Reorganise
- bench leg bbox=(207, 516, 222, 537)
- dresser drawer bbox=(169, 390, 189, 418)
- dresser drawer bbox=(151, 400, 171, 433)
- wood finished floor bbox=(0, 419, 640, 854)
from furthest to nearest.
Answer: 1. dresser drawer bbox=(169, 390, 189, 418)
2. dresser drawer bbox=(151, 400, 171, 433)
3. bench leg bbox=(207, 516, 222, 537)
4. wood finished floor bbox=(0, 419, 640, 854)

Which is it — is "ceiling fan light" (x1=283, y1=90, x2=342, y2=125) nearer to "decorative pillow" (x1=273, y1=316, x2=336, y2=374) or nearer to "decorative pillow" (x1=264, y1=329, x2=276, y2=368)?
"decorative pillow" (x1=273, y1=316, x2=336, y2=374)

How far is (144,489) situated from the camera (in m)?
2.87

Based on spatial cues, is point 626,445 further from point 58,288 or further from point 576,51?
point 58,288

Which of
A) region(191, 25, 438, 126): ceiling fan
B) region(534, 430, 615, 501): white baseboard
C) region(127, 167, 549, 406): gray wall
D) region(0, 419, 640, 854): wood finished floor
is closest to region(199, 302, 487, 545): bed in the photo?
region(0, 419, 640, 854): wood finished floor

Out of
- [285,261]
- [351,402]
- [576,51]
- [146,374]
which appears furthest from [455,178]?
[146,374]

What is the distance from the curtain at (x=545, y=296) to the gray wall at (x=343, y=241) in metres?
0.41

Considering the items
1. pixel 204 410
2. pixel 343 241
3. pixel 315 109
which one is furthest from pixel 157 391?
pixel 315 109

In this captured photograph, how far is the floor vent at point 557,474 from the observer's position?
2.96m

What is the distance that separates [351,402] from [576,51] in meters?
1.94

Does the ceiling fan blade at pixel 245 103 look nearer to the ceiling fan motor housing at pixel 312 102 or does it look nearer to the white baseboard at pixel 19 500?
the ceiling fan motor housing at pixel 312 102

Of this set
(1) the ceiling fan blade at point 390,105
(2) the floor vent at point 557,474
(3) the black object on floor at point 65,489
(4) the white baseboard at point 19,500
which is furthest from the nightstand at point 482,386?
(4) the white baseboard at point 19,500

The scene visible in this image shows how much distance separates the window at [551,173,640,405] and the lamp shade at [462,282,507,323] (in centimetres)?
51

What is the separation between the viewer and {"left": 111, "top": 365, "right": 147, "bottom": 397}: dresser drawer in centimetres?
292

Written exercise: Reproduce all of the records above line by line, with no changes to any word, number, or punctuation mark.

Finished exercise:
Reorganise
- bench leg bbox=(207, 516, 222, 537)
- dresser drawer bbox=(169, 390, 189, 418)
- dresser drawer bbox=(151, 400, 171, 433)
- wood finished floor bbox=(0, 419, 640, 854)
from furthest to nearest.
Answer: 1. dresser drawer bbox=(169, 390, 189, 418)
2. dresser drawer bbox=(151, 400, 171, 433)
3. bench leg bbox=(207, 516, 222, 537)
4. wood finished floor bbox=(0, 419, 640, 854)

Which is it — is "ceiling fan light" (x1=283, y1=90, x2=342, y2=125) nearer to "decorative pillow" (x1=273, y1=316, x2=336, y2=374) or nearer to "decorative pillow" (x1=264, y1=329, x2=276, y2=368)?
"decorative pillow" (x1=273, y1=316, x2=336, y2=374)

How far is (144,489) situated from the camera (in m)?
2.87

Based on spatial cues, is point 626,445 further from point 58,288 or further from point 576,51?
point 58,288

Which of
A) region(191, 25, 438, 126): ceiling fan
B) region(534, 430, 615, 501): white baseboard
C) region(127, 167, 549, 406): gray wall
D) region(0, 419, 640, 854): wood finished floor
is closest to region(199, 302, 487, 545): bed in the photo?
region(0, 419, 640, 854): wood finished floor

Out of
- [285,261]
- [351,402]
- [576,51]
- [146,374]
which appears furthest from [455,178]?
[146,374]

What is the distance from the curtain at (x=545, y=296) to the gray wall at (x=343, y=241) in metres?
0.41

Considering the items
1. pixel 204 410
2. pixel 343 241
3. pixel 315 109
which one is furthest from pixel 157 391?
pixel 315 109

In this captured photograph, how far is the floor vent at point 557,474 from the observer's position?
2.96m

What is the distance that separates [351,402] from [576,51] in meters?
1.94

Does the ceiling fan blade at pixel 245 103 look nearer to the ceiling fan motor housing at pixel 312 102 or does it look nearer to the white baseboard at pixel 19 500?
the ceiling fan motor housing at pixel 312 102

Of this set
(1) the ceiling fan blade at point 390,105
(2) the floor vent at point 557,474
(3) the black object on floor at point 65,489
(4) the white baseboard at point 19,500
which is furthest from the nightstand at point 482,386?
(4) the white baseboard at point 19,500

The scene visible in this image shows how much distance separates the window at [551,173,640,405] and the lamp shade at [462,282,507,323] (in centimetres)?
51

What is the separation between the viewer and {"left": 111, "top": 365, "right": 147, "bottom": 397}: dresser drawer in centimetres?
292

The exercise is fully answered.